=== GEKOZEN TEKST ===
Aan haar vorderingen legt [opdrachtgever] ten grondslag dat [Aannemer] het werk op onderdelen gebrekkig heeft uitgevoerd en de gebreken niet (deugdelijk) heeft hersteld. Ook heeft [Aannemer] kozijnen van het pand beschadigd en is hij gehouden om die schade te vergoeden.
3.4.
[Aannemer] voert verweer en concludeert tot niet-ontvankelijkheid van [opdrachtgever] , dan wel tot afwijzing van de vorderingen, met veroordeling van [opdrachtgever] in de kosten van deze procedure en de nakosten, te vermeerderen met wettelijke rente.
3.5.
Op de stellingen van partijen wordt hierna, voor zover nodig, nader ingegaan.
In reconventie
3.6.
[Aannemer] vordert - samengevat - dat de rechtbank bij vonnis, uitvoerbaar bij voorraad, [opdrachtgever] veroordeelt tot betaling aan [Aannemer] van:
€ 17.700,61 aan openstaande facturen;
€ 947,75 aan buitengerechtelijke kosten;
de proceskosten, te vermeerderen met nakosten en wettelijke rente over zowel de proceskosten als de nakosten.
3.7.
[opdrachtgever] voert verweer en concludeert tot niet-ontvankelijkheid van [Aannemer] , dan wel tot afwijzing van de vorderingen met veroordeling van [Aannemer] in de kosten van deze procedure.
3.8.
Op de stellingen van partijen wordt hierna, voor zover nodig, nader ingegaan.

4.De beoordeling in conventie

4.1.
De rechtbank stelt voorop dat in deze zaak sprake is van een overeenkomst tot aanneming van werk zoals bedoeld in artikel 7:750 van het Burgerlijk Wetboek (‘
BW’). Gelet daarop zal de rechtbank beoordelen of (i) sprake is van gebreken in het werk en – als dat het geval is – of (ii) die gebreken ten onrechte niet door [Aannemer] zijn hersteld. De rechtbank zal echter eerst stilstaan bij de vraag of het werk is opgeleverd.
Is het werk opgeleverd?
4.2.
Tussen partijen staat niet ter discussie dat [Aannemer] op 17 december 2020 het werk heeft afgerond. Tussen partijen is ook niet in geschil dat geen gezamenlijke inspectie heeft plaatsgevonden en dat geen formeel opleverrapport of een proces-verbaal van oplevering is opgemaakt. Het staat vast dat [opdrachtgever] na 17 december 2020 het werk heeft bezichtigd en naar aanleiding daarvan op 12 januari 2021 de hiervoor in randnummer 2.10 genoemde brief heeft gestuurd.

=== OPDRACHTEN ===
1. Beantwoord aan de hand van de uitspraak:
(a) Welk bedrag vordert [Aannemer] aan openstaande facturen?
(b) Op welke datum heeft [Aannemer] het werk afgerond?
(c) Naar welk artikel van het Burgerlijk Wetboek verwijst de rechtbank bij de overeenkomst tot aanneming van werk?
2. Neem het stuk uit de uitspraak woordelijk over, beginnend bij "[Aannemer] vordert - samengevat" en doorlopend tot en met "van deze procedure.".
De items die nu volgen staan los van de uitspraak.

=== VERZAMELDE ITEMS ===

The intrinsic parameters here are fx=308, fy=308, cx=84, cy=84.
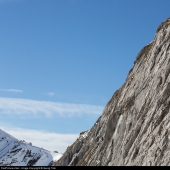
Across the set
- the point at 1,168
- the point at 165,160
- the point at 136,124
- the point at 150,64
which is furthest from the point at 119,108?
the point at 1,168

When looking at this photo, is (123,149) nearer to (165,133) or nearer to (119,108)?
(165,133)

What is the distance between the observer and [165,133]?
30.8 metres

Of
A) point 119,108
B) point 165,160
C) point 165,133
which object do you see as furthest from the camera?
point 119,108

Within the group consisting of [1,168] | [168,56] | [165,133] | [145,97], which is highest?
[168,56]

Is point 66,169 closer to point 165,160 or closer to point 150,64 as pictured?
point 165,160

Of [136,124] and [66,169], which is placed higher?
[136,124]

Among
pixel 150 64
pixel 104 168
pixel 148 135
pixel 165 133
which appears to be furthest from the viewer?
pixel 150 64

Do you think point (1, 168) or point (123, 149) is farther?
point (123, 149)

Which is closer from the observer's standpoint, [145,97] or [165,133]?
[165,133]

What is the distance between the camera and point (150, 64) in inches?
1820

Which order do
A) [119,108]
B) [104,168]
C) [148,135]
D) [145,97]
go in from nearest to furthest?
[104,168]
[148,135]
[145,97]
[119,108]

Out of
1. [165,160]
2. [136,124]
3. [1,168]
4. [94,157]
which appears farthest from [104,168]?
[94,157]

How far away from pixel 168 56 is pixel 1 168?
2941 centimetres

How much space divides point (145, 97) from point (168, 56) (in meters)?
6.23
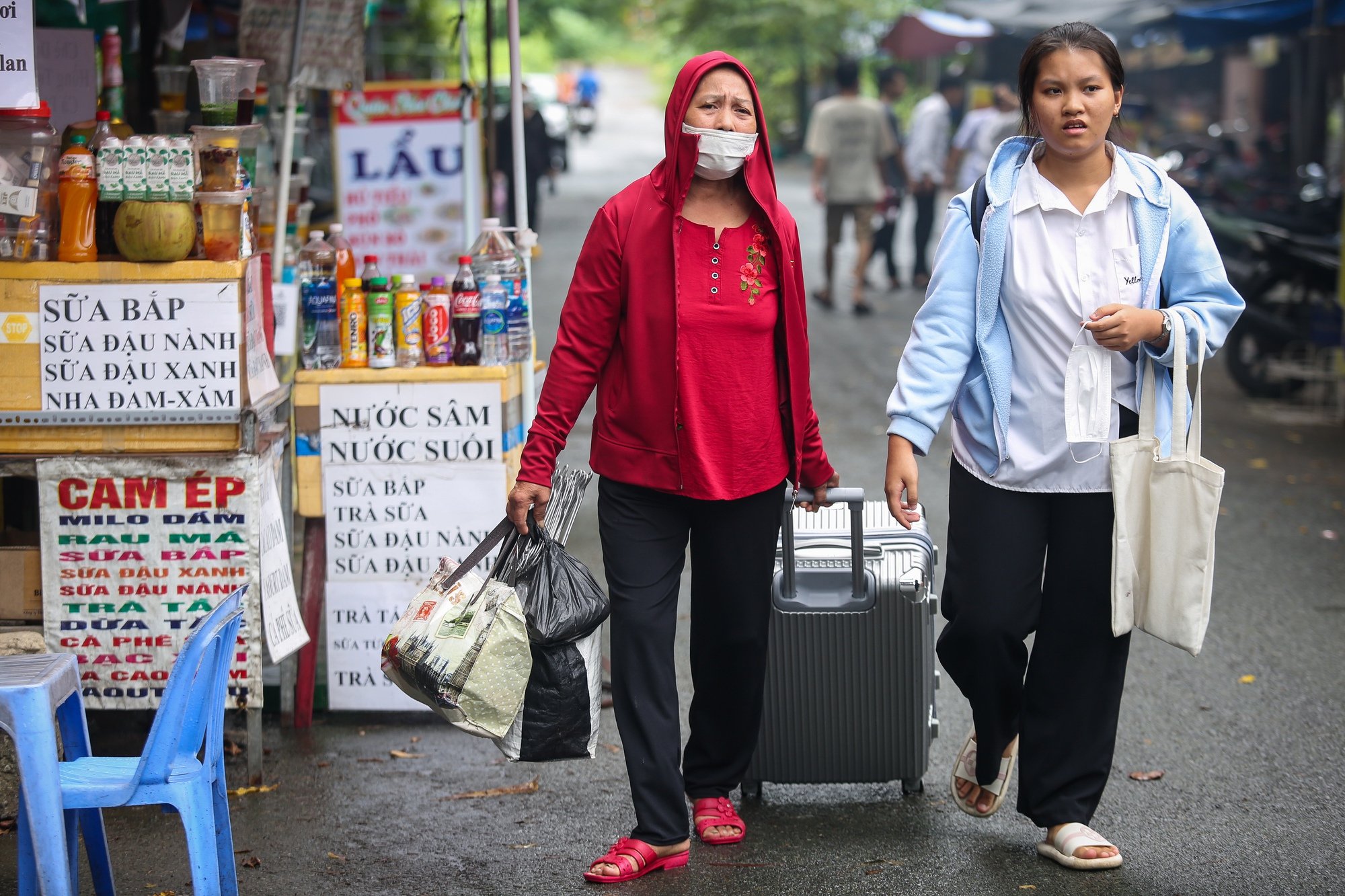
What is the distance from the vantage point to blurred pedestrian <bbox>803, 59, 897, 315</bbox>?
1222cm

=== VERWACHTE ANTWOORDEN ===
1.
(a) € 17.700,61
(b) 17 december 2020
(c) Artikel 7:750

2.
[Aannemer] vordert - samengevat - dat de rechtbank bij vonnis, uitvoerbaar bij voorraad, [opdrachtgever] veroordeelt tot betaling aan [Aannemer] van:
€ 17.700,61 aan openstaande facturen;
€ 947,75 aan buitengerechtelijke kosten;
de proceskosten, te vermeerderen met nakosten en wettelijke rente over zowel de proceskosten als de nakosten.
3.7.
[opdrachtgever] voert verweer en concludeert tot niet-ontvankelijkheid van [Aannemer] , dan wel tot afwijzing van de vorderingen met veroordeling van [Aannemer] in de kosten van deze procedure.